### TEXT
Construct a matrix of the vectors (one row per vector), and perform a Gaussian elimination on this matrix. If any of the matrix rows cancels out, they are not linearly independent.

The trivial case is when m > n, in this case, they cannot be linearly independent.

Answer 2

Construct a matrix M whose rows are the vectors and determine the rank of M. If the rank of M is less than m (the number of vectors) then there is a linear dependence. In the algorithm to determine the rank of M you can stop the procedure as soon as you obtain one row of zeros, but running the algorithm to completion has the added bonanza of providing the dimension of the spanning set of the vectors. Oh, and the algorithm to determine the rank of M is merely Gaussian elimination.

Take care for numerical instability. See the warning at the beginning of chapter two in Numerical Recipes.

Answer 3

If m<n, you will have to do some operation on them (there are multiple possibilities: Gaussian elimination, orthogonalization, etc., almost any transformation which can be used for solving equations will do) and check the result (eg. Gaussian elimination => zero row or column, orthogonalization => zero vector, SVD => zero singular number)

However, note that this question is a bad question for a programmer to ask, and this problem is a bad problem for a program to solve. That's because every linearly dependent set of n<m vectors has a different set of linearly independent vectors nearby (eg. the problem is numerically unstable)

### DATA SUPPLIED
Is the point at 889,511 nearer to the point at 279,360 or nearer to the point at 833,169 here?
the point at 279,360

--

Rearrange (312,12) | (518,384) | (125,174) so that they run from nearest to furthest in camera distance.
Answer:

---

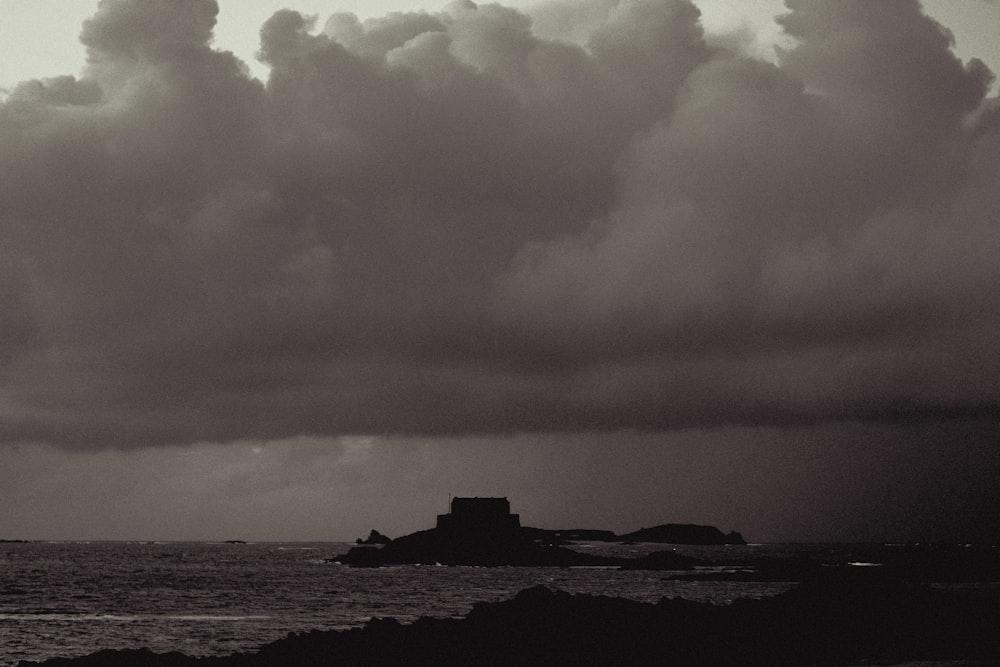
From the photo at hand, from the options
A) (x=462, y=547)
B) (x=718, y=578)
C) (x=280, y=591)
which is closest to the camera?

### EXERCISES
A) Answer these questions on the text on linear independence:
(i) In which trivial case, given as a comparison of m and n, can the vectors not be linearly independent?
(ii) Which book holds a warning about numerical instability at the beginning of chapter two?
(iii) When SVD is used, what result shows that the vectors are dependent?
B) Please give the text on linear independence again from "Construct a matrix M" up to and including "merely Gaussian elimination.", substituting "row rank" for "rank" wherever it occurs.

### SOLUTIONS BY TASK
A)
(i) When m > n.
(ii) Numerical Recipes.
(iii) A zero singular number.

B)
Construct a matrix M whose rows are the vectors and determine the row rank of M. If the row rank of M is less than m (the number of vectors) then there is a linear dependence. In the algorithm to determine the row rank of M you can stop the procedure as soon as you obtain one row of zeros, but running the algorithm to completion has the added bonanza of providing the dimension of the spanning set of the vectors. Oh, and the algorithm to determine the row rank of M is merely Gaussian elimination.